In 2025 we sourced 29 goats from a local farmer in Beatrice, Zimbabwe. The sacrifice was performed by the Sheikh from Gilston Masjid. Fresh meat was distributed to 89 families — for many it was the first time in their lifetime they had ever received Qurbani.

Started 2025 · Small UK & Zimbabwe volunteer team
29 goats sacrificed · 89 families fed · 267kgs distributed · Eid 2025
Photos sent to every donor after distribution
History & origins

A Community 130 Years in the Making

The story of Zimbabwe's Black Muslim communities is one of migration, faith, and survival — shaped by colonial exploitation and sustained by extraordinary resilience.

1890s – 1920s

Colonial Expansion & Labour Recruitment

British colonial expansion in Southern Rhodesia created demand for cheap labour. Recruiters from the British South Africa Company (BSAC) brought thousands of Malawian and Mozambican men — many of them Muslims from the Yao, Chewa, and Lomwe ethnic groups — to work on farms, railways, and mines. They were labelled "alien natives."

1920s – 1950s

Peak Migration & Settlement

This was the peak period of migration. The Southern Rhodesian Native Labour Bureau (SRNLB), formed in 1946, institutionalised migrant labour recruitment. Workers settled mainly in rural farming regions such as Mashonaland.

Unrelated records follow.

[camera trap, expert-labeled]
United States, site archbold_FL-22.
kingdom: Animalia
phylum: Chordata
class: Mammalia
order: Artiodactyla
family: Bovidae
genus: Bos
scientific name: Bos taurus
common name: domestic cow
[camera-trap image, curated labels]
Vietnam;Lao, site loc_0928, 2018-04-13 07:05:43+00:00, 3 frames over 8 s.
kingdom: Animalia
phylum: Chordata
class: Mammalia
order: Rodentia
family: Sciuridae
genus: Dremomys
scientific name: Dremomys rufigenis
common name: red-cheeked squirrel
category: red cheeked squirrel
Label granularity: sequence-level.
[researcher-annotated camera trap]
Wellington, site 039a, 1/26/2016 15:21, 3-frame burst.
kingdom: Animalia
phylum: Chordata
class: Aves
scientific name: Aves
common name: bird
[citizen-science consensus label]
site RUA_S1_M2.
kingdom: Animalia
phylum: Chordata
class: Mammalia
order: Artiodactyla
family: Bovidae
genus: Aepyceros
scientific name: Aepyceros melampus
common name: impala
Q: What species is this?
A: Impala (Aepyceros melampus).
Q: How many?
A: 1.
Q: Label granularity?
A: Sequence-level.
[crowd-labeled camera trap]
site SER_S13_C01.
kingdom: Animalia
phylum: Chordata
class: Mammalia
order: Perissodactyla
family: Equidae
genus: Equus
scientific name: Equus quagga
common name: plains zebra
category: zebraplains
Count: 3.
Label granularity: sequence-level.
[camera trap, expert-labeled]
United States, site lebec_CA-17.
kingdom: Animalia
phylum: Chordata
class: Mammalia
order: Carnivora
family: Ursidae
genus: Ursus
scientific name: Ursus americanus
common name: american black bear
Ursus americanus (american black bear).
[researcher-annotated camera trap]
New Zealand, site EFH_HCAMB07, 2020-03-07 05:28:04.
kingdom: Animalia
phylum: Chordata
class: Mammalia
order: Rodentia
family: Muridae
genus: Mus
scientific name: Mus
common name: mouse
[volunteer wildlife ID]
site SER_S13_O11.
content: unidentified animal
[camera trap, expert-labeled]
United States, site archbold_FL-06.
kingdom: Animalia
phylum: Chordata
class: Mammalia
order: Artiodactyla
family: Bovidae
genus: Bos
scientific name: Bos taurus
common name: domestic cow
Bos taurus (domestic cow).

Over time, many brought their families or married locally, forming multi-generational Muslim communities.

1950s – 1980

Marginalised but Resilient

Despite being viewed as outsiders and denied land ownership or political rights, these communities preserved their Islamic traditions — building mosques with their own limited funds. After Zimbabwe's independence in 1980, descendants struggled to obtain citizenship. They remained largely invisible to the new state, continuing as farm labourers.

2000 – Present

Land Reform & Forgotten Victims

Zimbabwe's land reform programme seized and redistributed commercial farms. Migrant-descended families lost their homes and livelihoods without compensation. Excluded from land allocation due to their "foreign origin" and lack of documentation, they were left jobless with no safety net — trapped in a cycle of poverty, statelessness, and informal labour that continues to this day at Gilston Farm.

Today's reality

Key Challenges at Gilston Farm

Statelessness

Thousands lack birth certificates or national IDs — a legacy of colonial "alien" status — preventing access to schools, healthcare, jobs, and voting.

No Infrastructure

No electricity, no running water, no sanitation. Families rely on shared hand-dug boreholes that dry up in drought. Homes are single-roomed mud-brick structures.

Education & Health

High school dropout rates due to fees, distance, and lack of documentation. Health clinics are far, under-resourced, and unaffordable. Maternal health is especially at risk.

Social Marginalisation

The community is often perceived as foreigners in their own homeland. They receive no government support and have no representation in local leadership or civic forums.